Chamber President Dawn McLaughlin said many local bars and restaurants that had hoped to open for outdoor service on the May Bank Holiday weekend were told at the 11th hour that their premises were not COVID-compliant according to the new regulations which permit outdoor eating and drinking.
Ms. McLaughlin urged the Executive to engage properly with businesses over the coming weeks to avoid the situation that many hospitality businesses found themselves when outdoor hospitality reopened recently.
The Executive is due to review the roadmap out of restrictions this Thursday.
Businesses are pleading for much greater clarity and specificity about exactly what they can and can’t do.
Ms. McLaughlin said: “Last week’s reopening was an exciting moment for many of our businesses and it’s been a strong first week for traders in the North West. However, it’s important to keep in mind that we aren’t fully open until we’re all open. While we’re pleased for those who have got back to business, we need to bear in mind those businesses who are still unable to reopen and especially those who were told at the very last-minute that they had not met the new COVID regulations.

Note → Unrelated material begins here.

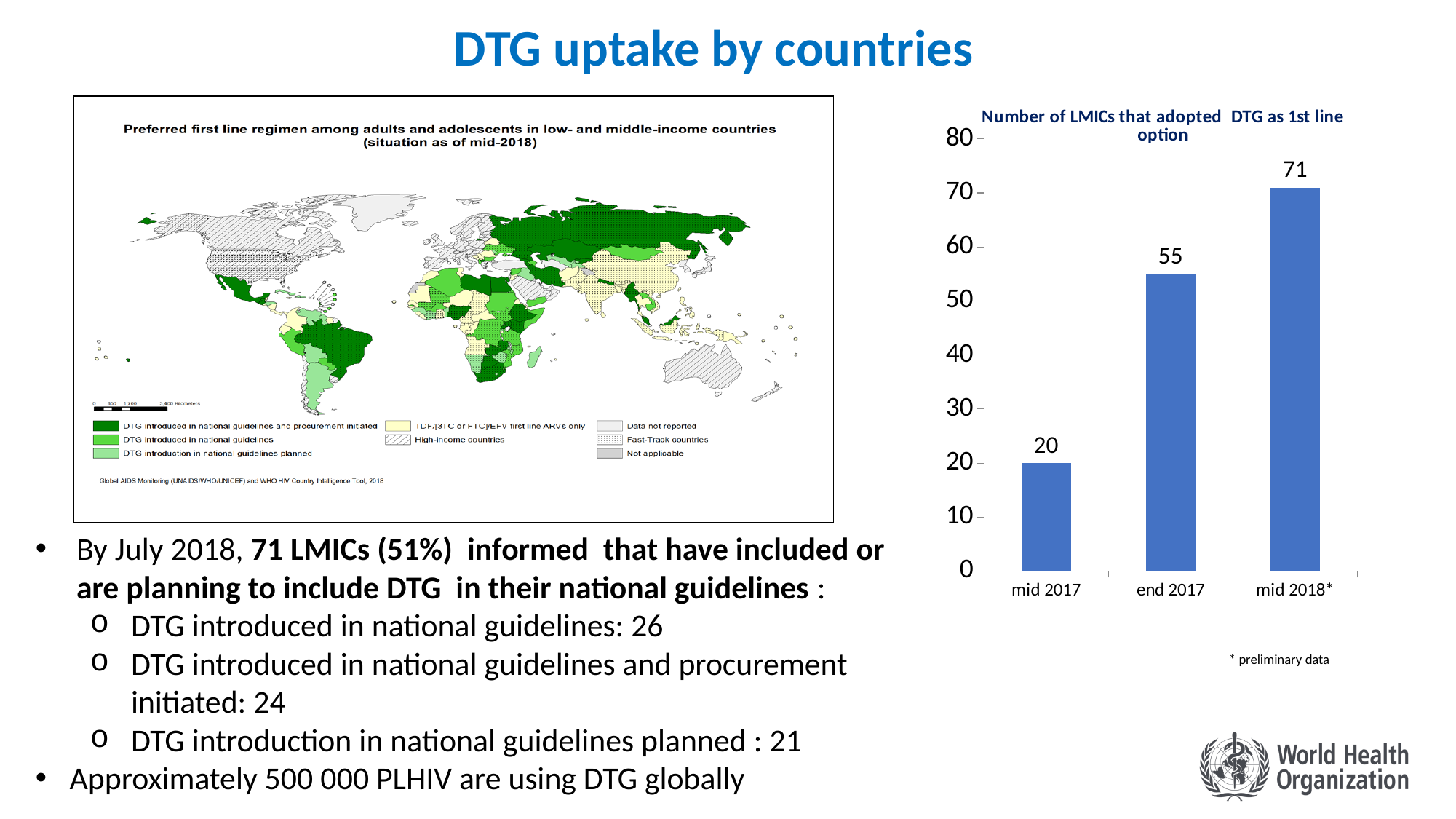
What is the value for mid 2017 in the bar chart? 20 How many categories are shown on the x axis of the bar chart? 3 What is the difference between the values for end 2017 and mid 2017 in the bar chart? 35 What is the value for end 2017 in the bar chart? 55 What is the value for mid 2018* in the bar chart? 71 Which category has the highest value in the bar chart? mid 2018* What is the title of the bar chart? Number of LMICs that adopted DTG as 1st line option Which category has the lowest value in the bar chart? mid 2017 Which is larger in the bar chart, the value for end 2017 or the value for mid 2017? end 2017 Do the values in the bar chart rise or fall from mid 2017 to mid 2018*? rise What kind of chart is shown on the right of the slide? bar chart What is the difference between the values for mid 2018* and end 2017 in the bar chart? 16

“Ahead of their latest review of the restrictions this Thursday, it’s vital that the Executive keeps these businesses at the forefront of their thinking. Everything must be done by our ministers to ensure that the indicative date of May becomes a firm and immovable date.
"Our businesses have been hit hard enough over the past 14 months. Now’s the time for the Executive to give these businesses confidence and optimism for the future and commit to the full reopening of our economy."
In response to criticisms from the industry over the regulations the Executive recently stated: "There has been no change to the definition of indoor and outdoor areas which applied last year.
"The definition of ‘enclosed’ and ‘substantially enclosed’ comes from the smoke-free legislation from 2007 and is directly referenced in the regulations. This was the same definition that was in place last July. The position remains that the general rule of thumb is that outdoor premises should not be more than 50 per cent enclosed."
However, the Derry Chamber is anxious to avoid a repeat of the confusion that arose when outdoor dining reopened at the end of April.
“The Executive Office must also give full and detailed clarification on what regulations will govern how our businesses can reopen on May 24. Everything must be done to avoid the incredibly frustrating situation that too many of our businesses found themselves in last week, particularly those in hospitality who have put in place stringent health and safety measures which protect staff and customers. It’s now up to the Executive to engage extensively with the business community ahead of May 24 and clearly explain what they must do.
“With the successful roll-out of the vaccine programme in Northern Ireland and more and more of our adult population now protected against the virus, there is no good reason or justification to keep our businesses closed past 24 May. The Executive must remain 100% focused on reopening," said Ms. McLaughlin.